## START

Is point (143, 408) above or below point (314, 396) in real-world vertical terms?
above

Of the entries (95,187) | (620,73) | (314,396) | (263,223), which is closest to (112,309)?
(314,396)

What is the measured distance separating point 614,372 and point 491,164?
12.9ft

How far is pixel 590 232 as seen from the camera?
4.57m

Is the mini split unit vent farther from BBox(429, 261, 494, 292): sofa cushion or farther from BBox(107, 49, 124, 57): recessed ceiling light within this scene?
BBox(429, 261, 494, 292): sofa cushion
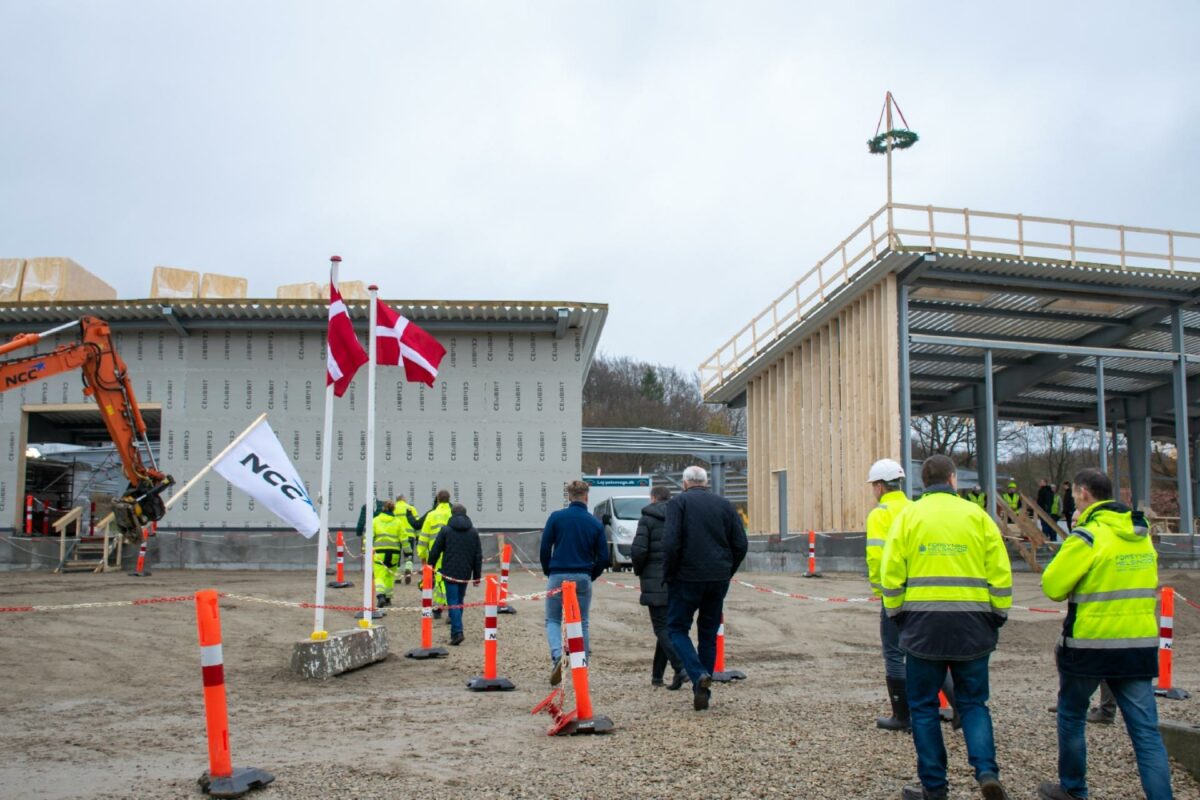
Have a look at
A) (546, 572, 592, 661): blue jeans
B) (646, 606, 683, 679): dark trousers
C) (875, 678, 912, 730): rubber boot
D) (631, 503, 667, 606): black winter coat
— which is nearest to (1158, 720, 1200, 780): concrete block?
(875, 678, 912, 730): rubber boot

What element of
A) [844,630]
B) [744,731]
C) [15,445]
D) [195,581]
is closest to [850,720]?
[744,731]

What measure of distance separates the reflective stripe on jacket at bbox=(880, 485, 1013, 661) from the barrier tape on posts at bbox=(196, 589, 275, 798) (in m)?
3.89

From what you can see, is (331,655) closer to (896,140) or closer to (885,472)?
(885,472)

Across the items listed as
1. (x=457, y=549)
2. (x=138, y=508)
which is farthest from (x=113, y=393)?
(x=457, y=549)

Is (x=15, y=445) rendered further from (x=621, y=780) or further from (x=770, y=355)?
(x=621, y=780)

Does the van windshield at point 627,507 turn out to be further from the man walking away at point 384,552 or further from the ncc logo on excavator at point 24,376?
the ncc logo on excavator at point 24,376

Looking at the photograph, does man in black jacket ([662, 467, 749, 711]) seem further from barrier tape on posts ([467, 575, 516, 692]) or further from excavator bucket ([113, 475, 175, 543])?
excavator bucket ([113, 475, 175, 543])

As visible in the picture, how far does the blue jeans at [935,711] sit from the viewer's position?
5.64m

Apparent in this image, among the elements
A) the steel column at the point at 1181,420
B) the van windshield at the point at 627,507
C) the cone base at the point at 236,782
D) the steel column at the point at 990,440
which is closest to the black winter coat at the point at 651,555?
the cone base at the point at 236,782

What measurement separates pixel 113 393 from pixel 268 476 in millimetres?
10600

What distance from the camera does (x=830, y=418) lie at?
88.9 ft

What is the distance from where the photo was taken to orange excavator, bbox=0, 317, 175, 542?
1817cm

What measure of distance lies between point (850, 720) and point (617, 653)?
5.30m

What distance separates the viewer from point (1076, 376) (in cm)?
3303
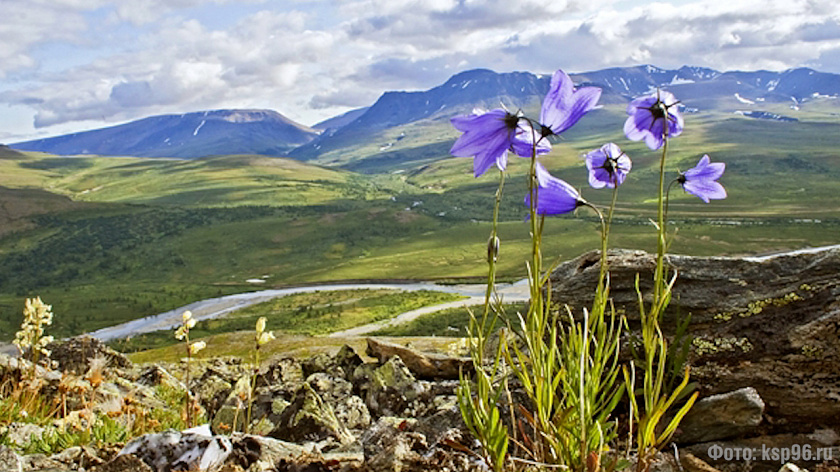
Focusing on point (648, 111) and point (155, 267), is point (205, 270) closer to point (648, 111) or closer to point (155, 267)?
point (155, 267)

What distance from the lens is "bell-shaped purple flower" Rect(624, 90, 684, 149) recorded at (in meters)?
3.79

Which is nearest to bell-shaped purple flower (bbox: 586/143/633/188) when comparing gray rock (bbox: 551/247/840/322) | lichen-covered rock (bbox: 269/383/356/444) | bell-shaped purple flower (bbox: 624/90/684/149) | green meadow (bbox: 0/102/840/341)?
bell-shaped purple flower (bbox: 624/90/684/149)

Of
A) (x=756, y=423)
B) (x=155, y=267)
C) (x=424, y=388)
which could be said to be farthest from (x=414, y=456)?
(x=155, y=267)

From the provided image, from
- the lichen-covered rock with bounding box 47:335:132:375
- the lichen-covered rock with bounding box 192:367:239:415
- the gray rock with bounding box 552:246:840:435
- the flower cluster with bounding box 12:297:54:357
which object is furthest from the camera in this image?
the lichen-covered rock with bounding box 47:335:132:375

## END

- [WHAT TO WORK ON] Count the lines in the data above that contain the string "covered". Reply with the number alone.

- [TASK OUTPUT] 4